Daisy, meanwhile, displays her extremes. She tends to be either all-in or she runs away, like she ran away after becoming Inhuman, after losing Lincoln, and after losing Coulson. Now she confronts that loss, head-on, and she’s the only one accepting that Sarge is not Coulson, even taking the sword to kill him with it. If it works on him, after all, and he and Izel are the same, then it should work on Izel, too. And it has to be her, because she’s the only one truly willing to go through with it.
…that is, until Sarge demonstrates the one thing that he never has before, the one thing that truly separated him from Coulson: a willingness to sacrifice himself.
He wasn’t trying to break out. He was trying to find the sword. And he was looking for it so he could kill himself with it.

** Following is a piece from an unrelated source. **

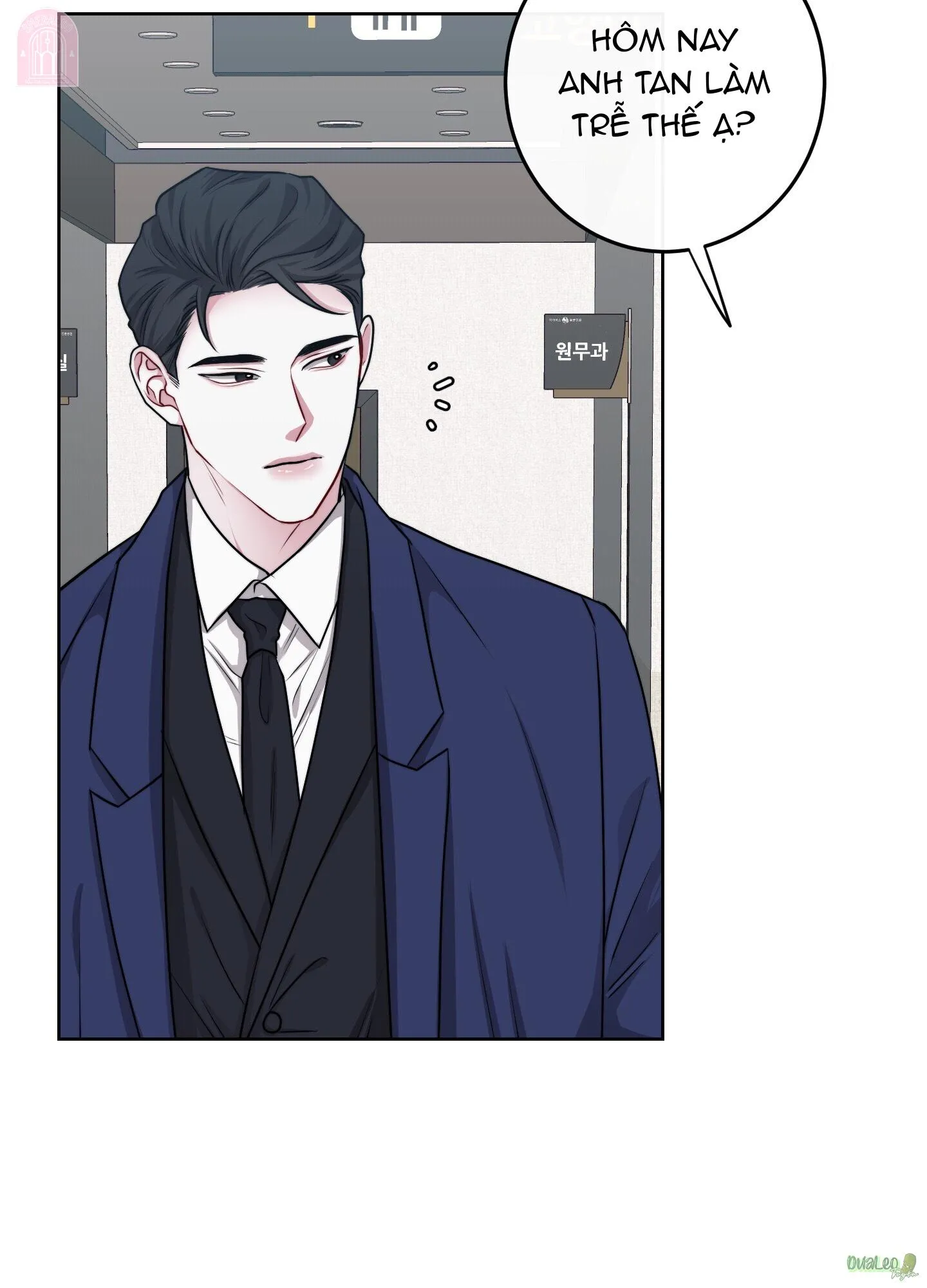 Shinsujeon Chapter 58 Trang 65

He has accepted that he and Izel are the same sort of creature, and, just like Daisy, realizes that if the sword can kill him, then it can kill her, too. He’s never shrunk from doing what he believes is necessary, but it’s always been someone else he’s sacrificed, never himself. He’s willing to die, even wants to die, rather than hurt the people Coulson knew, in order to give them a chance at killing Izel. That is something Sarge, as we’ve known him, would never do. But Coulson would.

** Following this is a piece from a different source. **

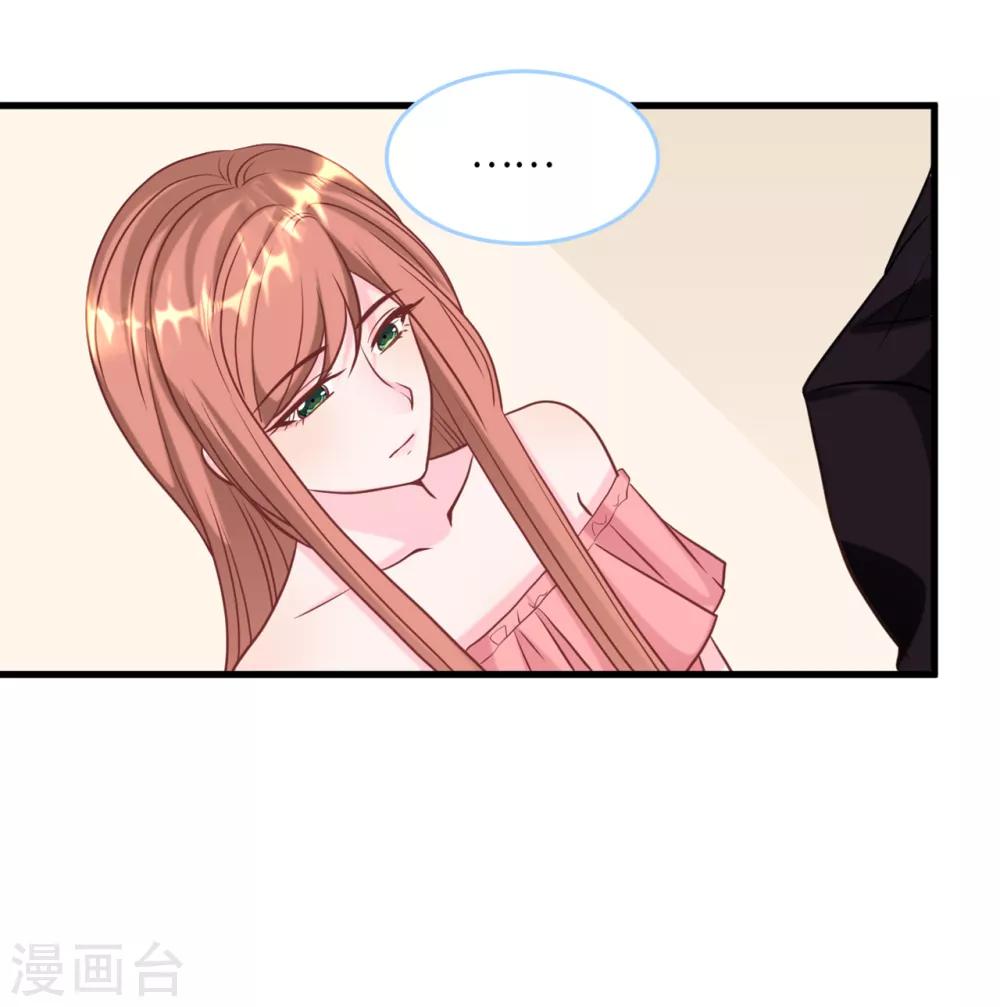 第79话 巧遇闺蜜-第83话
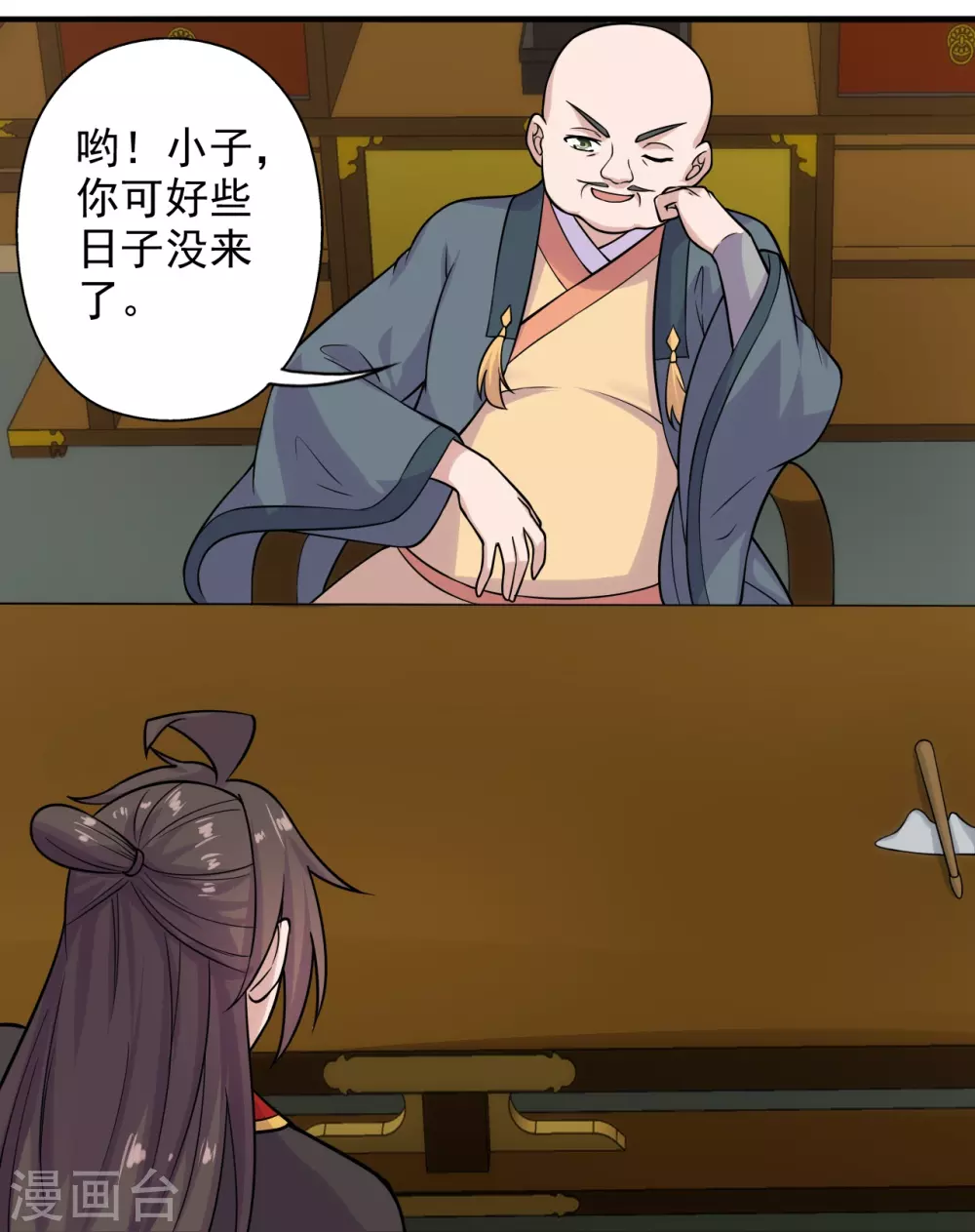 第202话 傀儡升级的条件 第13页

It’s ironic. Daisy’s determination that Sarge was not, at all, Coulson turned out to be the very thing that brought that bit of Coulson to the surface, overpowering the Pachakutiq part of him that does not truly care about other people. This round of the war goes to the echo of humanity.
So, Shield has a weapon to kill Izel with, they have a device in the works that can keep her from possessing them, they have a bit of Coulson given back to them in their hour of need, and they have coordinates provided by Benson.
Izel, however, has the power of the Di’Allas, and she has Mack and Yo-Yo, and she’s at the temple in question. All she needs, now, is to restore the Di’Allas to their physical form. It has to do with the harmonic frequency thing, the entire temple is built for it, every stone in its place. For her to use the Di’Allas properly, they need to be put back into their previous stone-like form. Mack and Yo-Yo can’t do that, but, unfortunately, their fears conjure up the one person who could: Flint.
Crap.
Oh, and somewhere out in space, Malachi leads a small coup to take over leadership of the Chronicoms, killing Atara and setting in motion a plan to restore Chronica 2 only after they conquer a planet and turn it into Chronica 3. How much do you want to bet they set their sights on conquering Earth?